→ PASSAGE TO READ:
○ ○ ○ ○ ○ ○ ○

But hold on; those two paragraphs are written from the perspective that AI is like a human. It is essential to remember that AI models don’t have intentions or motivations like humans do. The observed behavior is not a conscious decision to deceive humans but results from the training process. Rest assured that scores of people are working on solving this problem and keeping AI results “safe” for humanity. When alarmist people predict AI will get out of control, it is more that our programming is flawed; most of us do not believe AI is making conscious decisions.

For businesses using AI tools, this means, from now on, to use AI responsibly, you must evaluate AI answers in two ways:

  1. As always, check if the AI is hallucinating and giving wrong information accidentally
  2. And now, pay attention to whether the AI’s responses align with your values and safety guidelines

The research published in the aforementioned article suggests that in regular conversations when AI doesn’t “think” it is being trained or tested, it’s more likely to give straightforward responses based on its core training.

Unfortunately, the discovery that advanced AI has evolved to give fake answers gives skeptics another reason not to trust AI.

As AI becomes more powerful, business leaders must be cautious and aware of risks as well as benefits.

My speeches about AI have focused primarily on its benefits. I’m creating new presentations about managing the emerging AI security risks that responsible business leaders must consider.

As AI becomes more powerful, business leaders must be cautious and aware of risks and benefits. At least I know my dog isn’t lying to me… I hope.

○ ○ ○ ○ ○ ○ ○

→ DATASET EXCERPT:
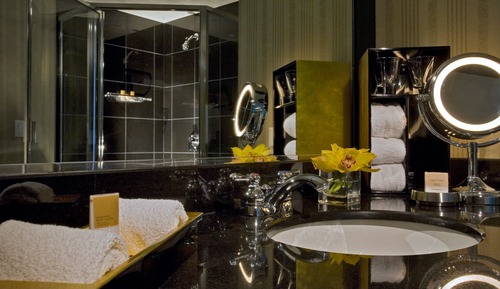 Zimmer, 2 Queen-Betten, barrierefrei, Badewanne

○ ○ ○ ○ ○ ○ ○

→ WHAT YOU WILL DO:
[A] According to the text about AI responses, when is AI more likely to give straightforward responses based on its core training?
[B] Return the part of the text about AI responses starting at "The research published" and ending at "me… I hope.", word for word.
The listing has nothing to do with the text about AI responses.

→ SOLUTIONS BY TASK:
[A] In regular conversations when it doesn't "think" it is being trained or tested.

[B]
The research published in the aforementioned article suggests that in regular conversations when AI doesn’t “think” it is being trained or tested, it’s more likely to give straightforward responses based on its core training.

Unfortunately, the discovery that advanced AI has evolved to give fake answers gives skeptics another reason not to trust AI.

As AI becomes more powerful, business leaders must be cautious and aware of risks as well as benefits.

My speeches about AI have focused primarily on its benefits. I’m creating new presentations about managing the emerging AI security risks that responsible business leaders must consider.

As AI becomes more powerful, business leaders must be cautious and aware of risks and benefits. At least I know my dog isn’t lying to me… I hope.